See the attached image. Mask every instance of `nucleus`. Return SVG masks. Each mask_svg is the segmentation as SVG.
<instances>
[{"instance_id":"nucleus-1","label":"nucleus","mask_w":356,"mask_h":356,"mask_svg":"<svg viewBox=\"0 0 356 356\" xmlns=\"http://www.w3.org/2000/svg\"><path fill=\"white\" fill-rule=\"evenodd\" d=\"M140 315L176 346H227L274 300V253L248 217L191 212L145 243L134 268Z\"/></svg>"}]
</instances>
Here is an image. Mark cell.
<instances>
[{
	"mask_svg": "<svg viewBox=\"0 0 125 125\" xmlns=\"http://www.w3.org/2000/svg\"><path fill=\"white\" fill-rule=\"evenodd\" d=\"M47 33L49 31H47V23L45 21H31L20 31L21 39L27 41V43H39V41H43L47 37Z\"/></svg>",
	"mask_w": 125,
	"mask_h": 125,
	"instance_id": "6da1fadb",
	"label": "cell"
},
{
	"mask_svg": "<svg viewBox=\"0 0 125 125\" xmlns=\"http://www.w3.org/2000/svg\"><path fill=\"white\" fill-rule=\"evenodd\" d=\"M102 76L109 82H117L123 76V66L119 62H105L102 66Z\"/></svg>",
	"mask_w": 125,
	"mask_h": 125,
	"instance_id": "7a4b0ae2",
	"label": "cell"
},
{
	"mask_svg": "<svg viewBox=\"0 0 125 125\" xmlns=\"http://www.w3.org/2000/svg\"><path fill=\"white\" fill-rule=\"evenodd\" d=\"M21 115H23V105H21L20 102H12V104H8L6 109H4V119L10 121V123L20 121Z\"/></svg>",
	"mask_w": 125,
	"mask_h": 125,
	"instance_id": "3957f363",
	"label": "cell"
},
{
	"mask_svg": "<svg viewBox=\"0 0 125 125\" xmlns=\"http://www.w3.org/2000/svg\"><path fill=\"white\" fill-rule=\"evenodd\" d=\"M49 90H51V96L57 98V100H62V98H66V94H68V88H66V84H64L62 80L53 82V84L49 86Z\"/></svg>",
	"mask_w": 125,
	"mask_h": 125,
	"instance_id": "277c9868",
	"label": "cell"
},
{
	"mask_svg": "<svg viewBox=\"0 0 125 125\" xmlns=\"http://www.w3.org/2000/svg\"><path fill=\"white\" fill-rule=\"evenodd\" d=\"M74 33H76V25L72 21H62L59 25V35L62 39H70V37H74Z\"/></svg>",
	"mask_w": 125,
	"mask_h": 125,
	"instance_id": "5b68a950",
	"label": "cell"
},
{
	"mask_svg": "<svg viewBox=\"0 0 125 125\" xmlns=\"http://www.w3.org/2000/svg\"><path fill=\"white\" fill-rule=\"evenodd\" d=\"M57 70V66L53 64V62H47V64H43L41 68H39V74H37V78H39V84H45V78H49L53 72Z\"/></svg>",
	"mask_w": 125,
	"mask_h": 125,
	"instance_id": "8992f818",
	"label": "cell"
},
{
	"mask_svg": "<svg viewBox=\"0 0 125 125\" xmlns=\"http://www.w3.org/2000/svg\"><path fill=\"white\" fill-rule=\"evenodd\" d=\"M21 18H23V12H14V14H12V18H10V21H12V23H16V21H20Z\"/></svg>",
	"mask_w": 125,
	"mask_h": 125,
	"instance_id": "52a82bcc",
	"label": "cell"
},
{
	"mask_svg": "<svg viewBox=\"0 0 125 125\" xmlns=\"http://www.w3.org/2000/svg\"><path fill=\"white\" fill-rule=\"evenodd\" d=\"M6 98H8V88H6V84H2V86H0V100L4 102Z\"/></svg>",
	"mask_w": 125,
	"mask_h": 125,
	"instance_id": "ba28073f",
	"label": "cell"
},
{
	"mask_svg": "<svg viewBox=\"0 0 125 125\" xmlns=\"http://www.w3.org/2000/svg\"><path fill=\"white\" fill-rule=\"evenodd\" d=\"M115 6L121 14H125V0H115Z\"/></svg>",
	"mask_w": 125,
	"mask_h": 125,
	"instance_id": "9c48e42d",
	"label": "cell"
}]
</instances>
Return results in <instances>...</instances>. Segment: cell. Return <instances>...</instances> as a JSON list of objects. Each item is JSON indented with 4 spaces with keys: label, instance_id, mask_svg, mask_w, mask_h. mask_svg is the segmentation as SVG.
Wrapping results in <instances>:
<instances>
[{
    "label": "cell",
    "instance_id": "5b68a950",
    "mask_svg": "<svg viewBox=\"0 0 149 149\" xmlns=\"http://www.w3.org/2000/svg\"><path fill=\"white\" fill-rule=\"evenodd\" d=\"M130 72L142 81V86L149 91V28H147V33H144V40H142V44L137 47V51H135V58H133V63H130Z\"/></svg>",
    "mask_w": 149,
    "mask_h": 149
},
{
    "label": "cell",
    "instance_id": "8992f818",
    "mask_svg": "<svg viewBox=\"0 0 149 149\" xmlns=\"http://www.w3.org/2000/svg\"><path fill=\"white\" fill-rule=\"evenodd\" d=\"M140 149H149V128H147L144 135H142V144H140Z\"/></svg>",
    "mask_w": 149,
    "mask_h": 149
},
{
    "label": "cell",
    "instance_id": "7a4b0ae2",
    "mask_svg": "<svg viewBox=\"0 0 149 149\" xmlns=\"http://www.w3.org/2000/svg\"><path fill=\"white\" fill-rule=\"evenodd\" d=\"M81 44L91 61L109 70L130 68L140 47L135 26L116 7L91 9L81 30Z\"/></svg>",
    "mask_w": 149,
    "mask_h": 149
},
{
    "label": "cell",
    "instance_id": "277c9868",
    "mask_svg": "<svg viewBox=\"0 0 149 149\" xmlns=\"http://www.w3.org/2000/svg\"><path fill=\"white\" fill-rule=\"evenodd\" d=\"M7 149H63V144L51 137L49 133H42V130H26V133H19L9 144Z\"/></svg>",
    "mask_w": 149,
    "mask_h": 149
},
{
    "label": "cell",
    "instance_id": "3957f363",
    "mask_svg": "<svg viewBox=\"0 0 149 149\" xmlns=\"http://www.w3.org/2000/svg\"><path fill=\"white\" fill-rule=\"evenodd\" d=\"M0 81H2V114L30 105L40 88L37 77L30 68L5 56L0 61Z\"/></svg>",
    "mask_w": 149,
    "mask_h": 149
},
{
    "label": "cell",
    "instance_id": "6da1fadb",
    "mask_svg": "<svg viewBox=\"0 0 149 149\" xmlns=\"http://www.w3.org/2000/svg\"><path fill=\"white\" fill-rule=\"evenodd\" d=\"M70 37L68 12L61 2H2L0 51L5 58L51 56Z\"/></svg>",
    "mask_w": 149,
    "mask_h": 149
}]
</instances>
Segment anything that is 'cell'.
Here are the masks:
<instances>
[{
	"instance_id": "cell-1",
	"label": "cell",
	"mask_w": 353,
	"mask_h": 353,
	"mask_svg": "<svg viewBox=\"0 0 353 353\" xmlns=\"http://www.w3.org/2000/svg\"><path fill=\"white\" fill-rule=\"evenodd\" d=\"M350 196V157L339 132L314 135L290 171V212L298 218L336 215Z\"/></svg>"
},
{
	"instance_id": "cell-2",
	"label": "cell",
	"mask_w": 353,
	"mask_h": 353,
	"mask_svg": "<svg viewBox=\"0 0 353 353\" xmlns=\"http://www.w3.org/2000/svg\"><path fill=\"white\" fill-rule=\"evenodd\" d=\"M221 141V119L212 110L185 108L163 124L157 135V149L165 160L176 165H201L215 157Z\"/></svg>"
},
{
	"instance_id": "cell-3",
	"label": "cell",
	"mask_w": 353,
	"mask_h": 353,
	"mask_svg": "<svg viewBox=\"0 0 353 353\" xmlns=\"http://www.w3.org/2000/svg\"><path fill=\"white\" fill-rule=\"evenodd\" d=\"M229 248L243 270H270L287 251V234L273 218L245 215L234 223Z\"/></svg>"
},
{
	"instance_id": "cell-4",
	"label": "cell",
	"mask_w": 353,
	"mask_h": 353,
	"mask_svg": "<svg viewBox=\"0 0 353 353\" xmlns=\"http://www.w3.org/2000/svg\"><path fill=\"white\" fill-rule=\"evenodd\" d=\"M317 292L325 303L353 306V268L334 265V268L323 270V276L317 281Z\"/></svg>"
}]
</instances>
········
**PROBLEM STATEMENT:** Extract every line of the data above that contains the word "segmentation", keeping each line in its original order.

**SOLUTION FOR THIS PROBLEM:**
See the attached image. Mask every instance of `nucleus`. Return SVG masks. Each mask_svg is the segmentation as SVG.
Return results in <instances>...</instances>. Segment: cell. Return <instances>...</instances> as a JSON list of objects. Each item is JSON indented with 4 spaces with keys: label, instance_id, mask_svg, mask_w, mask_h. mask_svg is the segmentation as SVG.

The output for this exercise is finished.